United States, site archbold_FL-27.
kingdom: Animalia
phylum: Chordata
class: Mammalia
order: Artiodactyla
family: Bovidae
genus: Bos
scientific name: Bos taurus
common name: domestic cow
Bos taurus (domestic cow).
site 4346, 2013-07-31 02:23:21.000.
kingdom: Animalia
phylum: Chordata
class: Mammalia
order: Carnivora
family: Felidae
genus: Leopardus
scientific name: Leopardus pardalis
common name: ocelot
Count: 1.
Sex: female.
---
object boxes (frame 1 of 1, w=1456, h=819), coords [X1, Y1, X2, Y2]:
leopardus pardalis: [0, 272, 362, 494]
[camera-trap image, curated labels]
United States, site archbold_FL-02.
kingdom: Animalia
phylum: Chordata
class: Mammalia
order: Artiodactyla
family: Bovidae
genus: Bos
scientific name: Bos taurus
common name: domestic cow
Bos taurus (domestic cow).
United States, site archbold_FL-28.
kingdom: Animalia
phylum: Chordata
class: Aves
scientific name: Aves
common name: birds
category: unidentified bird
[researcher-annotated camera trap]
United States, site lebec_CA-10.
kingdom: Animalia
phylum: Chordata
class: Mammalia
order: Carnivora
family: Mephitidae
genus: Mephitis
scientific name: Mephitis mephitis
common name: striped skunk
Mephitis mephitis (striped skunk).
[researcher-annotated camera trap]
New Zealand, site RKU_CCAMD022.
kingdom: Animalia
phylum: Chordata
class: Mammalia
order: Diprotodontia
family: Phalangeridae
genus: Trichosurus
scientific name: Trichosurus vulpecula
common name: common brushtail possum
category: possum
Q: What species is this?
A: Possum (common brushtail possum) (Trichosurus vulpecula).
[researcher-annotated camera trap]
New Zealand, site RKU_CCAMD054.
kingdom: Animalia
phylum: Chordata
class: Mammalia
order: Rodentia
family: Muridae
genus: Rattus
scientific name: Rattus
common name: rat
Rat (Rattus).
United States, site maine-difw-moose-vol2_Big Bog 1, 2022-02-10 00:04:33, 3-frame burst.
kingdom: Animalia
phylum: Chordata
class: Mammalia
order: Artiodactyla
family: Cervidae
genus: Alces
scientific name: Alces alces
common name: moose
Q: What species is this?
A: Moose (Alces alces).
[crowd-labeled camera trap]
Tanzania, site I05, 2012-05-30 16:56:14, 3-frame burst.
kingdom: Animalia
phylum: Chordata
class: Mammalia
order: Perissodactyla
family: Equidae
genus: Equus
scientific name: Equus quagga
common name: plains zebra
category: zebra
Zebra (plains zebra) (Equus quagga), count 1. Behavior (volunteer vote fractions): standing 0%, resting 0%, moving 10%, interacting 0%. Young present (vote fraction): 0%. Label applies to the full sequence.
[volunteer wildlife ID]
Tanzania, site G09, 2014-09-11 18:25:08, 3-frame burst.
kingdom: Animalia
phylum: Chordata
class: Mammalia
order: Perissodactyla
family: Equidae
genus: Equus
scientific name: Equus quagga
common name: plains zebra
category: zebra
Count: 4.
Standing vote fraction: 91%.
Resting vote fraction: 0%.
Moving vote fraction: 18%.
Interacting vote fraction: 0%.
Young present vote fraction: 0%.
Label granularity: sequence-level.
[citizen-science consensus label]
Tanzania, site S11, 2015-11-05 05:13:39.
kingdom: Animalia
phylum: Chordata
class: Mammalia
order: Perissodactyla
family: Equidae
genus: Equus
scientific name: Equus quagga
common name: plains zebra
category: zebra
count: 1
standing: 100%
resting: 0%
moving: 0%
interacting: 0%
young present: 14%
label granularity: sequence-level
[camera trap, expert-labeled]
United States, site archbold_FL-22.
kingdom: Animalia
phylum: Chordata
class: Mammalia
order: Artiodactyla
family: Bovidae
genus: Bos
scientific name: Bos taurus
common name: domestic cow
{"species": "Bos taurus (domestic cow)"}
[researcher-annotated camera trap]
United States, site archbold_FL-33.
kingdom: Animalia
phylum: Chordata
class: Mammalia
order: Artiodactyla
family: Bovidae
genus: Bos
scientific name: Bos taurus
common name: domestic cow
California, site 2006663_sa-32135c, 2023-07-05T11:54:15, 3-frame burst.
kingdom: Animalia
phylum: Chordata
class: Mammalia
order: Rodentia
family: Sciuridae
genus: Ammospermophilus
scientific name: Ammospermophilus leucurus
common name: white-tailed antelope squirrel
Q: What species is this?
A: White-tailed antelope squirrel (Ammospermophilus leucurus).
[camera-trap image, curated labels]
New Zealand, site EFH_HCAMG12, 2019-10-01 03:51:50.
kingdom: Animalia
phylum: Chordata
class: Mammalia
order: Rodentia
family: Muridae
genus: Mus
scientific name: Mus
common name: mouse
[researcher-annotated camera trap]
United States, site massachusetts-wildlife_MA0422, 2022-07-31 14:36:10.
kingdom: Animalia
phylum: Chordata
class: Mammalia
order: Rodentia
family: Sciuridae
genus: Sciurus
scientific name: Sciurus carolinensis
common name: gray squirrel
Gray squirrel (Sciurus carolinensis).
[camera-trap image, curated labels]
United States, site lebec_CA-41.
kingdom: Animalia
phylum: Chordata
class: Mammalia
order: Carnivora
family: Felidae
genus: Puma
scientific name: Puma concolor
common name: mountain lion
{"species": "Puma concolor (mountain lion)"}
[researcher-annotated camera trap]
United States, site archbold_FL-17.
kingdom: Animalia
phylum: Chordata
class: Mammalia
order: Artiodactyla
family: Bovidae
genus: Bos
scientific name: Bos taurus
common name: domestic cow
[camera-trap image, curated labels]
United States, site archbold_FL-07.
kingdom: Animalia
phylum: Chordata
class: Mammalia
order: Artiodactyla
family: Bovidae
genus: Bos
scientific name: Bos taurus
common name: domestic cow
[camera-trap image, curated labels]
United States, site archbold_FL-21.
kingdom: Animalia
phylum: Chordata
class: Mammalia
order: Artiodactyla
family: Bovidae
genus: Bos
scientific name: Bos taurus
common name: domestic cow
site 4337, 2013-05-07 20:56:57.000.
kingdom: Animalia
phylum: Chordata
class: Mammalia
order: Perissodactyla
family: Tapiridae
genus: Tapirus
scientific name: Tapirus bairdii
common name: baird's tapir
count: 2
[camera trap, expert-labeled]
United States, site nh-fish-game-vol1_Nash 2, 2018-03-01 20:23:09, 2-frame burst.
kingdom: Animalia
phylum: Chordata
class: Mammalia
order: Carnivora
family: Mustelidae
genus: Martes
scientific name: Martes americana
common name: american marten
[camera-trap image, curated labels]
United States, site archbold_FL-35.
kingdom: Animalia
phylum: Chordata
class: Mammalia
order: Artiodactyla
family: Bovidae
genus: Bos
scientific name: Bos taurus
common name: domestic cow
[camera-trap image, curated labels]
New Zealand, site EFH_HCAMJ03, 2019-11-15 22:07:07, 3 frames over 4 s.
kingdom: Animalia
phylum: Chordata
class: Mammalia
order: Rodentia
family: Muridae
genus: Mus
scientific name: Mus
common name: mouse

- - -

__Action item__
Give back each record exactly, from the first line through the last.

__Result__
United States, site archbold_FL-27.
kingdom: Animalia
phylum: Chordata
class: Mammalia
order: Artiodactyla
family: Bovidae
genus: Bos
scientific name: Bos taurus
common name: domestic cow
Bos taurus (domestic cow).
site 4346, 2013-07-31 02:23:21.000.
kingdom: Animalia
phylum: Chordata
class: Mammalia
order: Carnivora
family: Felidae
genus: Leopardus
scientific name: Leopardus pardalis
common name: ocelot
Count: 1.
Sex: female.
---
object boxes (frame 1 of 1, w=1456, h=819), coords [X1, Y1, X2, Y2]:
leopardus pardalis: [0, 272, 362, 494]
[camera-trap image, curated labels]
United States, site archbold_FL-02.
kingdom: Animalia
phylum: Chordata
class: Mammalia
order: Artiodactyla
family: Bovidae
genus: Bos
scientific name: Bos taurus
common name: domestic cow
Bos taurus (domestic cow).
United States, site archbold_FL-28.
kingdom: Animalia
phylum: Chordata
class: Aves
scientific name: Aves
common name: birds
category: unidentified bird
[researcher-annotated camera trap]
United States, site lebec_CA-10.
kingdom: Animalia
phylum: Chordata
class: Mammalia
order: Carnivora
family: Mephitidae
genus: Mephitis
scientific name: Mephitis mephitis
common name: striped skunk
Mephitis mephitis (striped skunk).
[researcher-annotated camera trap]
New Zealand, site RKU_CCAMD022.
kingdom: Animalia
phylum: Chordata
class: Mammalia
order: Diprotodontia
family: Phalangeridae
genus: Trichosurus
scientific name: Trichosurus vulpecula
common name: common brushtail possum
category: possum
Q: What species is this?
A: Possum (common brushtail possum) (Trichosurus vulpecula).
[researcher-annotated camera trap]
New Zealand, site RKU_CCAMD054.
kingdom: Animalia
phylum: Chordata
class: Mammalia
order: Rodentia
family: Muridae
genus: Rattus
scientific name: Rattus
common name: rat
Rat (Rattus).
United States, site maine-difw-moose-vol2_Big Bog 1, 2022-02-10 00:04:33, 3-frame burst.
kingdom: Animalia
phylum: Chordata
class: Mammalia
order: Artiodactyla
family: Cervidae
genus: Alces
scientific name: Alces alces
common name: moose
Q: What species is this?
A: Moose (Alces alces).
[crowd-labeled camera trap]
Tanzania, site I05, 2012-05-30 16:56:14, 3-frame burst.
kingdom: Animalia
phylum: Chordata
class: Mammalia
order: Perissodactyla
family: Equidae
genus: Equus
scientific name: Equus quagga
common name: plains zebra
category: zebra
Zebra (plains zebra) (Equus quagga), count 1. Behavior (volunteer vote fractions): standing 0%, resting 0%, moving 10%, interacting 0%. Young present (vote fraction): 0%. Label applies to the full sequence.
[volunteer wildlife ID]
Tanzania, site G09, 2014-09-11 18:25:08, 3-frame burst.
kingdom: Animalia
phylum: Chordata
class: Mammalia
order: Perissodactyla
family: Equidae
genus: Equus
scientific name: Equus quagga
common name: plains zebra
category: zebra
Count: 4.
Standing vote fraction: 91%.
Resting vote fraction: 0%.
Moving vote fraction: 18%.
Interacting vote fraction: 0%.
Young present vote fraction: 0%.
Label granularity: sequence-level.
[citizen-science consensus label]
Tanzania, site S11, 2015-11-05 05:13:39.
kingdom: Animalia
phylum: Chordata
class: Mammalia
order: Perissodactyla
family: Equidae
genus: Equus
scientific name: Equus quagga
common name: plains zebra
category: zebra
count: 1
standing: 100%
resting: 0%
moving: 0%
interacting: 0%
young present: 14%
label granularity: sequence-level
[camera trap, expert-labeled]
United States, site archbold_FL-22.
kingdom: Animalia
phylum: Chordata
class: Mammalia
order: Artiodactyla
family: Bovidae
genus: Bos
scientific name: Bos taurus
common name: domestic cow
{"species": "Bos taurus (domestic cow)"}
[researcher-annotated camera trap]
United States, site archbold_FL-33.
kingdom: Animalia
phylum: Chordata
class: Mammalia
order: Artiodactyla
family: Bovidae
genus: Bos
scientific name: Bos taurus
common name: domestic cow
California, site 2006663_sa-32135c, 2023-07-05T11:54:15, 3-frame burst.
kingdom: Animalia
phylum: Chordata
class: Mammalia
order: Rodentia
family: Sciuridae
genus: Ammospermophilus
scientific name: Ammospermophilus leucurus
common name: white-tailed antelope squirrel
Q: What species is this?
A: White-tailed antelope squirrel (Ammospermophilus leucurus).
[camera-trap image, curated labels]
New Zealand, site EFH_HCAMG12, 2019-10-01 03:51:50.
kingdom: Animalia
phylum: Chordata
class: Mammalia
order: Rodentia
family: Muridae
genus: Mus
scientific name: Mus
common name: mouse
[researcher-annotated camera trap]
United States, site massachusetts-wildlife_MA0422, 2022-07-31 14:36:10.
kingdom: Animalia
phylum: Chordata
class: Mammalia
order: Rodentia
family: Sciuridae
genus: Sciurus
scientific name: Sciurus carolinensis
common name: gray squirrel
Gray squirrel (Sciurus carolinensis).
[camera-trap image, curated labels]
United States, site lebec_CA-41.
kingdom: Animalia
phylum: Chordata
class: Mammalia
order: Carnivora
family: Felidae
genus: Puma
scientific name: Puma concolor
common name: mountain lion
{"species": "Puma concolor (mountain lion)"}
[researcher-annotated camera trap]
United States, site archbold_FL-17.
kingdom: Animalia
phylum: Chordata
class: Mammalia
order: Artiodactyla
family: Bovidae
genus: Bos
scientific name: Bos taurus
common name: domestic cow
[camera-trap image, curated labels]
United States, site archbold_FL-07.
kingdom: Animalia
phylum: Chordata
class: Mammalia
order: Artiodactyla
family: Bovidae
genus: Bos
scientific name: Bos taurus
common name: domestic cow
[camera-trap image, curated labels]
United States, site archbold_FL-21.
kingdom: Animalia
phylum: Chordata
class: Mammalia
order: Artiodactyla
family: Bovidae
genus: Bos
scientific name: Bos taurus
common name: domestic cow
site 4337, 2013-05-07 20:56:57.000.
kingdom: Animalia
phylum: Chordata
class: Mammalia
order: Perissodactyla
family: Tapiridae
genus: Tapirus
scientific name: Tapirus bairdii
common name: baird's tapir
count: 2
[camera trap, expert-labeled]
United States, site nh-fish-game-vol1_Nash 2, 2018-03-01 20:23:09, 2-frame burst.
kingdom: Animalia
phylum: Chordata
class: Mammalia
order: Carnivora
family: Mustelidae
genus: Martes
scientific name: Martes americana
common name: american marten
[camera-trap image, curated labels]
United States, site archbold_FL-35.
kingdom: Animalia
phylum: Chordata
class: Mammalia
order: Artiodactyla
family: Bovidae
genus: Bos
scientific name: Bos taurus
common name: domestic cow
[camera-trap image, curated labels]
New Zealand, site EFH_HCAMJ03, 2019-11-15 22:07:07, 3 frames over 4 s.
kingdom: Animalia
phylum: Chordata
class: Mammalia
order: Rodentia
family: Muridae
genus: Mus
scientific name: Mus
common name: mouse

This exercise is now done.